The following Code chunk predicts the TARGET_WINS using testing data set:

final <- predict(m3, newdata = testing, interval="prediction")
knitr::kable(head(final,3))
fit lwr upr
66.19992 39.62767 92.77216
67.26743 40.69895 93.83591
73.42938 46.87113 99.98763

The above data set gives us the predicted values. Fit columns contains the fitted values for testing data set while upper and lower column contain the limit values for 95% confidence interval.

CONCLUSION:

In this particular setting a moderately dirty training data set was given to train a model and then use that model to predict the target variable using testing data set.
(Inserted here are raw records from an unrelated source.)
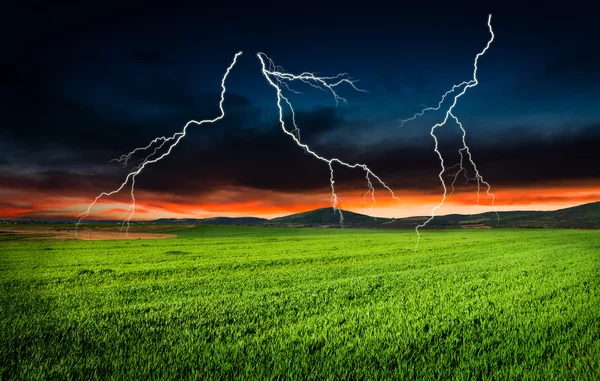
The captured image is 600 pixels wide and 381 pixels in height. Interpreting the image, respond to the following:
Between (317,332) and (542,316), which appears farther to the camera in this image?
(542,316)

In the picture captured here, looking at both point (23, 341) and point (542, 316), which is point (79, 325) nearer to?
point (23, 341)

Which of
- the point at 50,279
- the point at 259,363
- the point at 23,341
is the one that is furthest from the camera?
the point at 50,279

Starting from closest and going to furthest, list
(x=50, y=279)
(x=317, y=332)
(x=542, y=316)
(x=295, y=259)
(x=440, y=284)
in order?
(x=317, y=332)
(x=542, y=316)
(x=440, y=284)
(x=50, y=279)
(x=295, y=259)

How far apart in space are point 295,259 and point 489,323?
20296 mm

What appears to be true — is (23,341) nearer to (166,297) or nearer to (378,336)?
(166,297)

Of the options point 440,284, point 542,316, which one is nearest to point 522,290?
point 440,284

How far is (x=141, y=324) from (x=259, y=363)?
4.29m

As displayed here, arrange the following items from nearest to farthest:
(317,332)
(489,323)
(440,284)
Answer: (317,332)
(489,323)
(440,284)

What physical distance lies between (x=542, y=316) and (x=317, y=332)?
6.20 m

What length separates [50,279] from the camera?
1819 centimetres

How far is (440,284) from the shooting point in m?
15.4

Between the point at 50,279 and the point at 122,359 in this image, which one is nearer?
the point at 122,359

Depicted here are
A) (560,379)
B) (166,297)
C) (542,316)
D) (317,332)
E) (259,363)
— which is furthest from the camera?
(166,297)

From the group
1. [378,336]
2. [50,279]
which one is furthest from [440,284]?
[50,279]
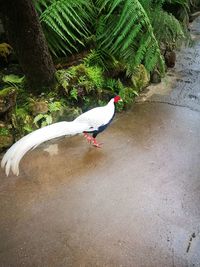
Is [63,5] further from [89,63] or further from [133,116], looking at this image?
[133,116]

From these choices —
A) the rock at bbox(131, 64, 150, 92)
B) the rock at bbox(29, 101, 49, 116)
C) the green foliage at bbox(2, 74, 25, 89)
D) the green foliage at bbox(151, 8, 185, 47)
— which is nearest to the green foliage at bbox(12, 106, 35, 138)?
the rock at bbox(29, 101, 49, 116)

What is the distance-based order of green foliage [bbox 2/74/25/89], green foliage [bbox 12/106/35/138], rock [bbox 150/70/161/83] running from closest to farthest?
green foliage [bbox 12/106/35/138] < green foliage [bbox 2/74/25/89] < rock [bbox 150/70/161/83]

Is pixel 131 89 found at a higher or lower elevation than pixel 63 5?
lower

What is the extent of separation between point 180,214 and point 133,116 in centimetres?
152

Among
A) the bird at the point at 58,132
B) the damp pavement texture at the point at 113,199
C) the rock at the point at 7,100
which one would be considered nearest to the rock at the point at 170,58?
the damp pavement texture at the point at 113,199

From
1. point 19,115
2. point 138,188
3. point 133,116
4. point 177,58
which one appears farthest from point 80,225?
point 177,58

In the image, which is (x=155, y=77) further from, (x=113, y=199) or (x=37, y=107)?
(x=113, y=199)

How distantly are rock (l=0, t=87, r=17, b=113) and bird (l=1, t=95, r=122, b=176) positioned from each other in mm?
493

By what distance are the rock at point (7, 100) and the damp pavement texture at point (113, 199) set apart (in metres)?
0.54

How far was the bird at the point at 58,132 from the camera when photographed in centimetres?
280

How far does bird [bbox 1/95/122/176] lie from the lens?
110 inches

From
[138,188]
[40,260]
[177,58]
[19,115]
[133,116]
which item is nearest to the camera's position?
[40,260]

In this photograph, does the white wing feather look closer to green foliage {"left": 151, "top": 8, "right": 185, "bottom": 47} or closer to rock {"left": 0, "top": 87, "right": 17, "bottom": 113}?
rock {"left": 0, "top": 87, "right": 17, "bottom": 113}

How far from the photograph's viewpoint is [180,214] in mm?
2750
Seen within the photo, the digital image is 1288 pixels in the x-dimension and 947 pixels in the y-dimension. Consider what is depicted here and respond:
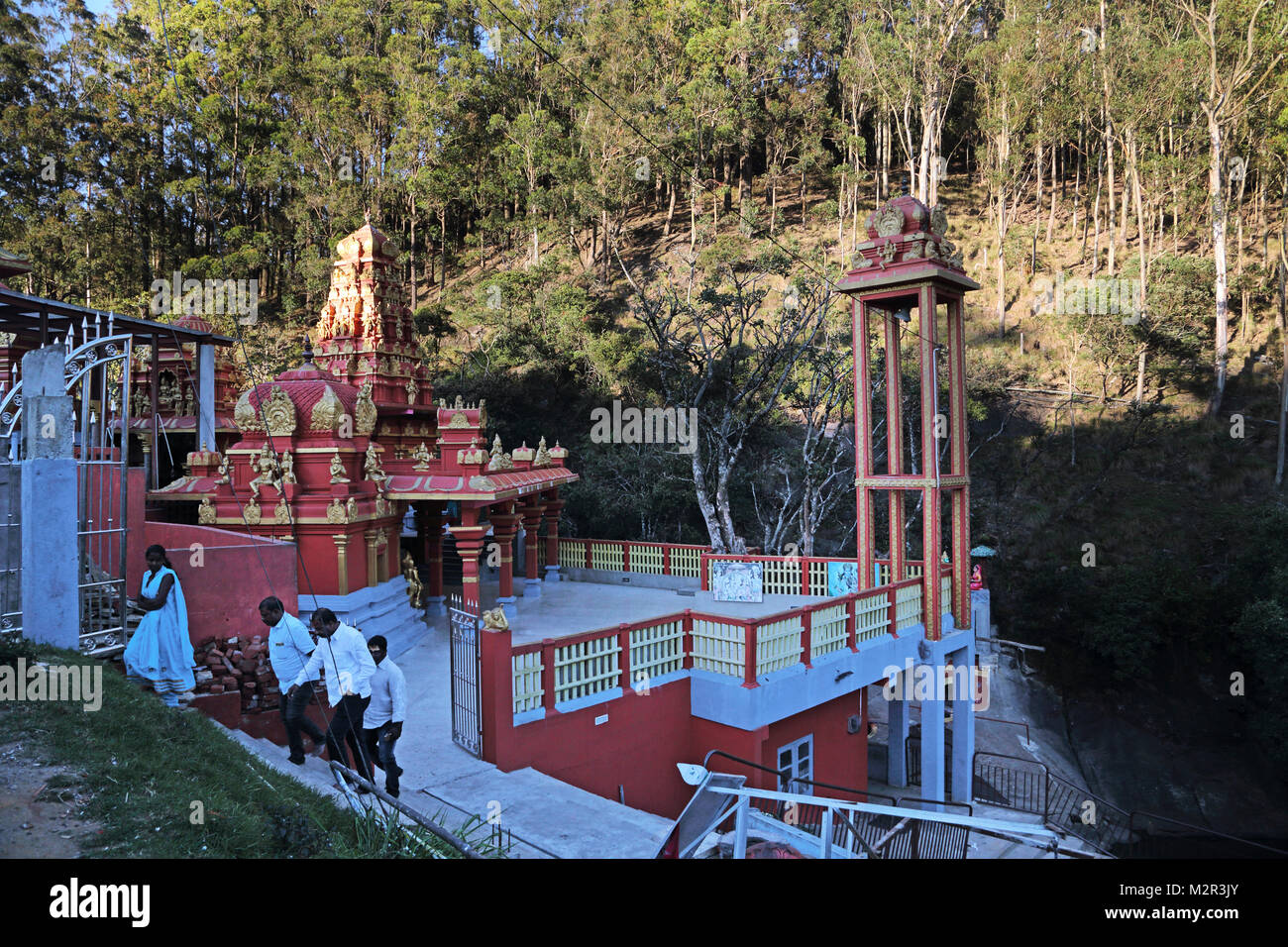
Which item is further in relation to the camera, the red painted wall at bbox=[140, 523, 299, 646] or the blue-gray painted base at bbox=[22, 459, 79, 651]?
the red painted wall at bbox=[140, 523, 299, 646]

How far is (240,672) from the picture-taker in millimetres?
8500

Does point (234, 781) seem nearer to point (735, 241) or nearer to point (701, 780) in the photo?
point (701, 780)

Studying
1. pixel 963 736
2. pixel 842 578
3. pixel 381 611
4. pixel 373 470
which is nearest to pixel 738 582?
pixel 842 578

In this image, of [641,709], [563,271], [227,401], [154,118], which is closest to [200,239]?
[154,118]

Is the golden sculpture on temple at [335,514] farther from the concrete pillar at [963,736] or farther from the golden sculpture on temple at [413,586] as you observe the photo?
the concrete pillar at [963,736]

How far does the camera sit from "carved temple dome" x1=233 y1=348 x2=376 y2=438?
1188 centimetres

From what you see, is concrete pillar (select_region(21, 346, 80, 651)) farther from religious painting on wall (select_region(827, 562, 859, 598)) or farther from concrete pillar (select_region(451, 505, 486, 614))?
religious painting on wall (select_region(827, 562, 859, 598))

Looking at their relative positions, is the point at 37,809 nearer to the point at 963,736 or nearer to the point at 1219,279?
the point at 963,736

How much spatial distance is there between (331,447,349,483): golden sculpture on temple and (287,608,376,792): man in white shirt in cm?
563

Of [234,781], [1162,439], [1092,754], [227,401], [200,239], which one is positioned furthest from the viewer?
[200,239]

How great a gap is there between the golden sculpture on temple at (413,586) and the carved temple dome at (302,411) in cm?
325

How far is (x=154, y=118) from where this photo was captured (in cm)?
3941

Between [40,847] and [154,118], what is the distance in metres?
45.8

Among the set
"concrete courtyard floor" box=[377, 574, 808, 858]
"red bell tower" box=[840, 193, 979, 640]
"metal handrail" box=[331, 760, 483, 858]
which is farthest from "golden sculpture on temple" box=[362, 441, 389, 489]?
"red bell tower" box=[840, 193, 979, 640]
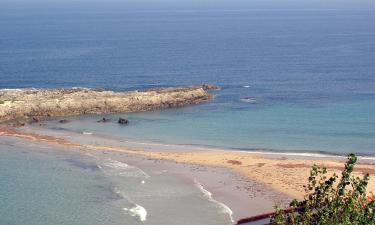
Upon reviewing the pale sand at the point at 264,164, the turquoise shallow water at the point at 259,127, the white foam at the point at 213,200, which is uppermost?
the turquoise shallow water at the point at 259,127

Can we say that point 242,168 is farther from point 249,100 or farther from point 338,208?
point 338,208

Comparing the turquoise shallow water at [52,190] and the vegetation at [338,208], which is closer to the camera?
the vegetation at [338,208]

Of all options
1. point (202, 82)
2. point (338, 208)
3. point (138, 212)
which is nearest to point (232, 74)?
point (202, 82)

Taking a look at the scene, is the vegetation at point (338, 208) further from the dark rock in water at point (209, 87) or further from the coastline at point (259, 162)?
the dark rock in water at point (209, 87)

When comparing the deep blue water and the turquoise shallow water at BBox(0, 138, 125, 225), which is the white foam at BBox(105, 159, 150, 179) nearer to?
the turquoise shallow water at BBox(0, 138, 125, 225)

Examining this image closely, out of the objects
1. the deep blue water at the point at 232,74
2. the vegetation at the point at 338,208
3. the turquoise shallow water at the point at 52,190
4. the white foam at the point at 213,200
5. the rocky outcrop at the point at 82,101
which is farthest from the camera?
the rocky outcrop at the point at 82,101

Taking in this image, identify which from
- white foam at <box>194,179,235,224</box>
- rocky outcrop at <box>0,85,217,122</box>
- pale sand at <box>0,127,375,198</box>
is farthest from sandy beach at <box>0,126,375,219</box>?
rocky outcrop at <box>0,85,217,122</box>

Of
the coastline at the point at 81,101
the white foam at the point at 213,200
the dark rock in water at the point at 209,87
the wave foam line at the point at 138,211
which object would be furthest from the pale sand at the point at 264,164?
the dark rock in water at the point at 209,87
Initially the data was loaded into the environment and explored through descriptive summary statistics and multiple distribution and relational plots. Data exploration was followed by data preparation stage where the training data was wrangled by dealing with the missing values and outliers. Once the training data set was ready, it was then put forward to create models. Three different models were created based on statistical significance of the features used in the model. After creating models, one model was selected based on ANOVA and statistical significance of the features. The selected model was then applied to the testing data set to predict the final output.